米雇用統計、7月は理想的結果か 軟着陸期待 S&P500上昇も
7月のアメリカの雇用統計は景気維持と物価上昇圧力の弱まりを感じさせる内容になる見込み。予想通りなら株高も期待される。
4日に発表されるアメリカの7月の雇用統計は理想的な結果になると期待されている。非農業部門の就業者数の増加が前月比20万人となるほか、失業者は低位で安定し、賃金上昇は減速するという予想だ。この通りになれば米国経済が物価上昇抑制と景気維持を両立できる軟着陸(ソフトランディング)シナリオを強める結果といえ、株式市場にとっては好材料。S&P500種株価指数などの上昇を後押しする可能性もありそうだ。ただし、いずれかの数値が期待はずれに終われば、投資家の失望を買うおそれもある。
7月の米雇用統計は就業者数が20万人増加の予想
7月の雇用統計は4日午前8時30分(日本時間午後9時30分)に発表される。ロイター通信のエコノミスト調査によると、7月の就業者数は前月比で20万人増える見通し。増加幅は6月の20.9万人から減速するが、景気の冷え込みも過熱も感じさせない数字だといえる。また失業率は6月と同じ3.6%の予想で、低水準で安定するとみられている。
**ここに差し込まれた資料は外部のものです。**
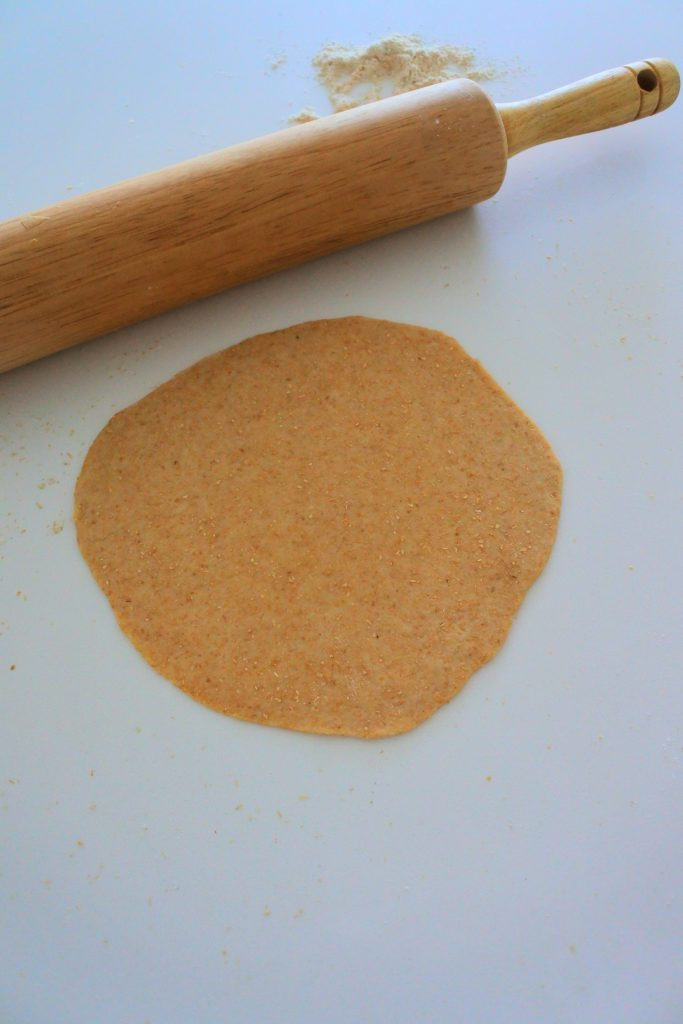 Overhead image of a round of tortilla dough rolled out against a white countertop with a rolling pin in the top left corner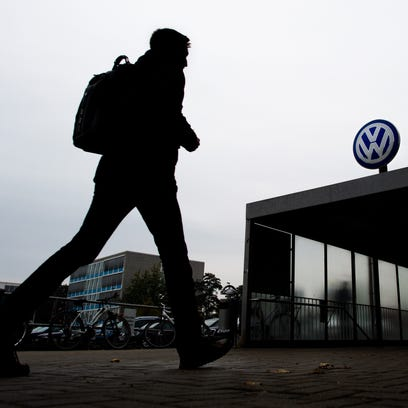 A VW employee enters the Volkswagen factory site through Gate 17 in Wolfsburg, Germany, Oct. 6, 2015.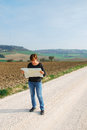 Lost on the road woman seeks to orient yourself with a map in countryside Stock Image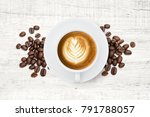 a cup of coffee and roasted... | Shutterstock . vector #791788057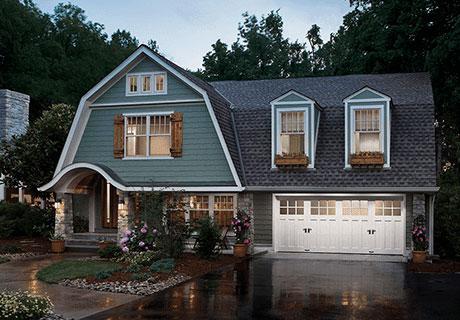 big house with white garage doors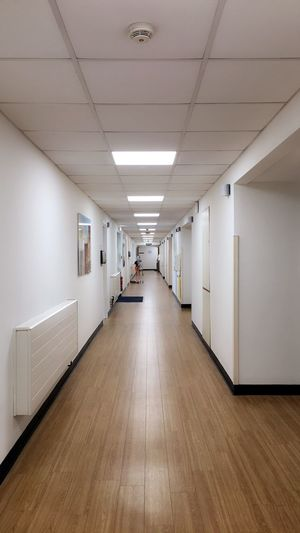 Private Hospital Corridor Chelmsford Essex NHS Hospital Long Way Down Looking Down Surgery Quiet Dead Medical Blood Pressure England Private Hospital Modern Lights Down The Middle Nhs Hospital Symmetrical Indoors  Corridor Architecture The Way Forward Illuminated No People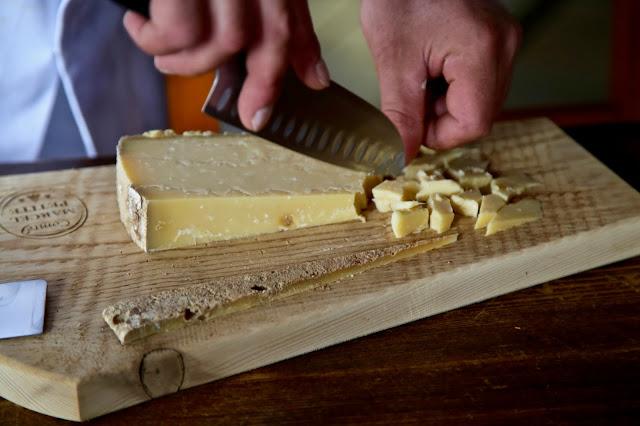 Chipping a piece of mature 3 year old Comté, Fort de Saint-Antoine, Franche-Comté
さらにエコノミストによる予想では、米国の悩みの種である物価上昇の要因とみなされてきた賃金上昇も落ち着き始めるとみられている。平均時給の前年同月比伸び率は4.2%となり、6月まで3か月連続で続いた4.4%から低下する見通し。2021年6月(3.9%)以来の低い伸びとなる数字だ。
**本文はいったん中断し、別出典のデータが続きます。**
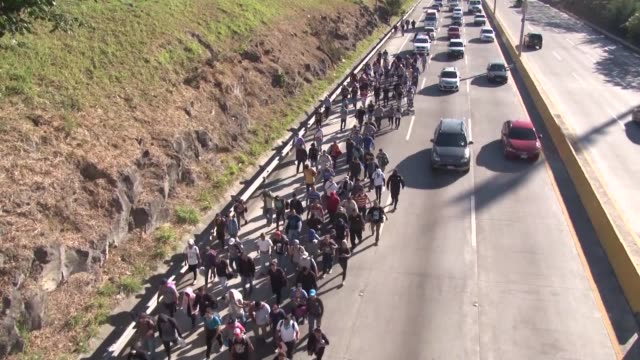 hundreds of hondurans set out on a trek to the united states forming another caravan that us president donald trump has cited to justify building a... - national border stock videos & royalty-free footage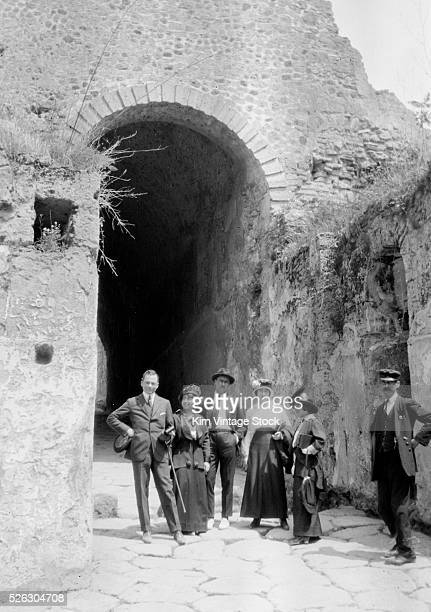 Group shot of travelers at gateway possibly on the Island of Capri Naples Italy in the early 20th century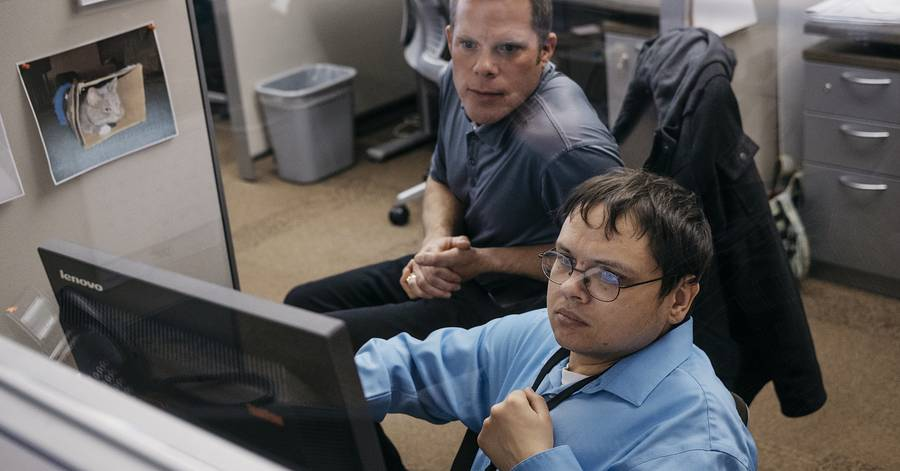 Employee with disability working on computer while supervisor looks on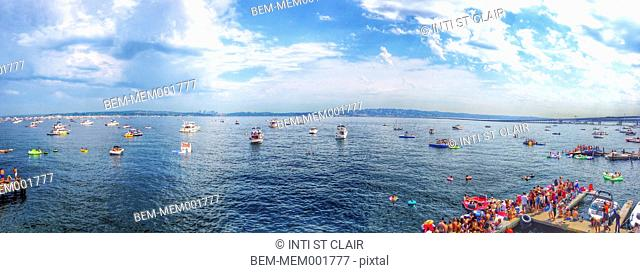 Panoramic view of boats floating on urban harbor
米国経済をめぐっては7月28日に発表された6月の個人消費支出(PCE)物価指数の伸び率が総合指数で前年同月比3.0%、食品とエネルギーを除いたコア指数で4.1%となり、物価上昇の落ち着きが深まっている。7月の雇用統計が予想通りの理想的な結果であれば、景気の冷え込みを避けながらも、物価上昇圧力は低下していくという、ソフトランディングを達成する筋道が強まりそうだ。
S&P500は約1年4か月ぶりの高値も視野
米連邦準備制度理事会(FRB)は物価上昇抑制を狙い、2022年3月から利上げサイクルに入っているが、金融市場では7月に決めた0.25%利上げが最後になるとの見方が強い。こうした中でソフトランディングへの期待が膨らめば、米国の金利先高観が緩み、株価の上昇を後押しする可能性がある。S&P500(SPX)の8月1日の終値は4576.73で、2022年3月20日以来、約1年4か月ぶりとなる4600台も視野に入っている。
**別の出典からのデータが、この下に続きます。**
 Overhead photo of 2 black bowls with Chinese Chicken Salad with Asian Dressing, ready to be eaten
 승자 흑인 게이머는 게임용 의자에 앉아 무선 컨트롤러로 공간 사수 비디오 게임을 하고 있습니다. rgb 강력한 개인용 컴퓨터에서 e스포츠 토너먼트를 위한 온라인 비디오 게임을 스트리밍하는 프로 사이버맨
ただし雇用統計に対する市場予想のハードルが高いだけに、実際の結果が予想から外れた場合は投資家の失望が大きくなる可能性もある。景気の強さがみられれば物価上昇圧力や利上げが連想されて株価を下押しし、景気の弱さが感じられても企業業績への不安から株式が売られる展開も想定され、不安定な値動きになるおそれもありそうだ。